TASK REQUIREMENTS
The data below is to be transcribed word for word; pictures are to be excluded.

MATERIAL SUPPLIED
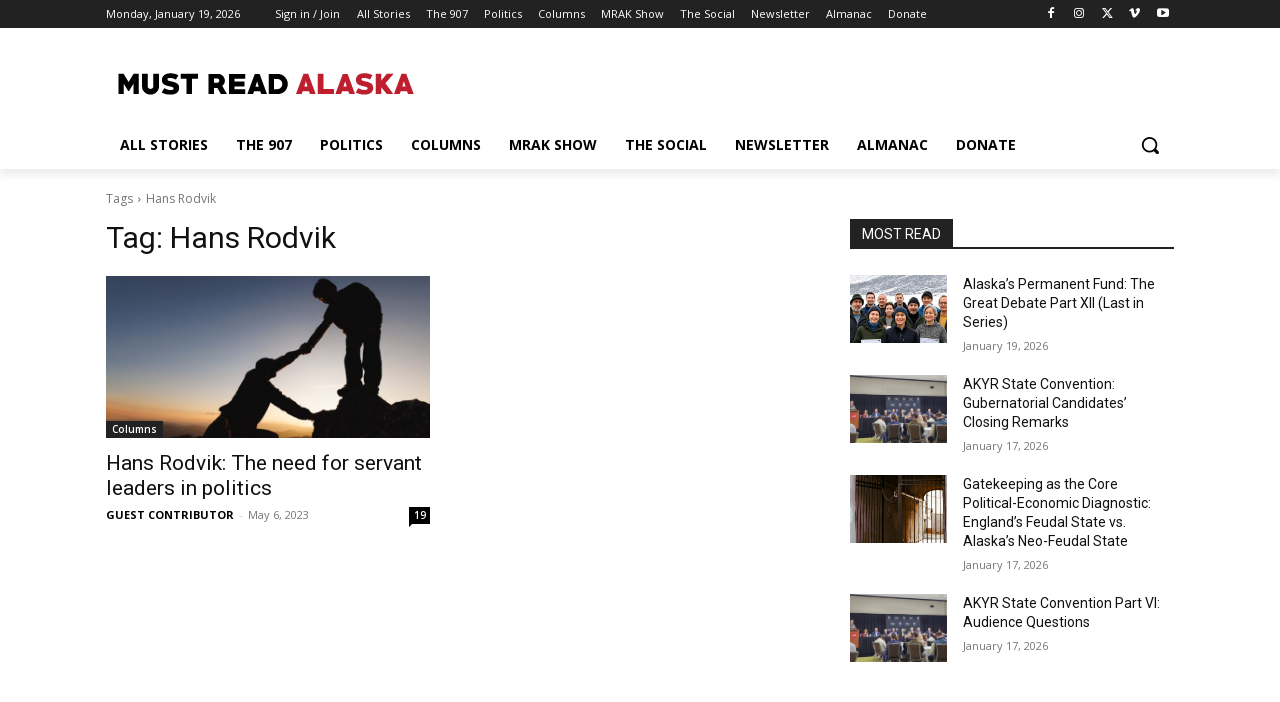

--- FILE ---
content_type: text/html; charset=utf-8
request_url: https://www.google.com/recaptcha/api2/aframe
body_size: 267
content:
<!DOCTYPE HTML><html><head><meta http-equiv="content-type" content="text/html; charset=UTF-8"></head><body><script nonce="cDc7X0HxT4Bq2NWqMoojIw">/** Anti-fraud and anti-abuse applications only. See google.com/recaptcha */ try{var clients={'sodar':'https://pagead2.googlesyndication.com/pagead/sodar?'};window.addEventListener("message",function(a){try{if(a.source===window.parent){var b=JSON.parse(a.data);var c=clients[b['id']];if(c){var d=document.createElement('img');d.src=c+b['params']+'&rc='+(localStorage.getItem("rc::a")?sessionStorage.getItem("rc::b"):"");window.document.body.appendChild(d);sessionStorage.setItem("rc::e",parseInt(sessionStorage.getItem("rc::e")||0)+1);localStorage.setItem("rc::h",'1768842733281');}}}catch(b){}});window.parent.postMessage("_grecaptcha_ready", "*");}catch(b){}</script></body></html>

RESPONSE AREA
--- FILE ---
content_type: text/html; charset=utf-8
request_url: https://www.google.com/recaptcha/api2/aframe
body_size: 267
content:
<!DOCTYPE HTML><html><head><meta http-equiv="content-type" content="text/html; charset=UTF-8"></head><body><script nonce="cDc7X0HxT4Bq2NWqMoojIw">/** Anti-fraud and anti-abuse applications only. See google.com/recaptcha */ try{var clients={'sodar':'https://pagead2.googlesyndication.com/pagead/sodar?'};window.addEventListener("message",function(a){try{if(a.source===window.parent){var b=JSON.parse(a.data);var c=clients[b['id']];if(c){var d=document.createElement('img');d.src=c+b['params']+'&rc='+(localStorage.getItem("rc::a")?sessionStorage.getItem("rc::b"):"");window.document.body.appendChild(d);sessionStorage.setItem("rc::e",parseInt(sessionStorage.getItem("rc::e")||0)+1);localStorage.setItem("rc::h",'1768842733281');}}}catch(b){}});window.parent.postMessage("_grecaptcha_ready", "*");}catch(b){}</script></body></html>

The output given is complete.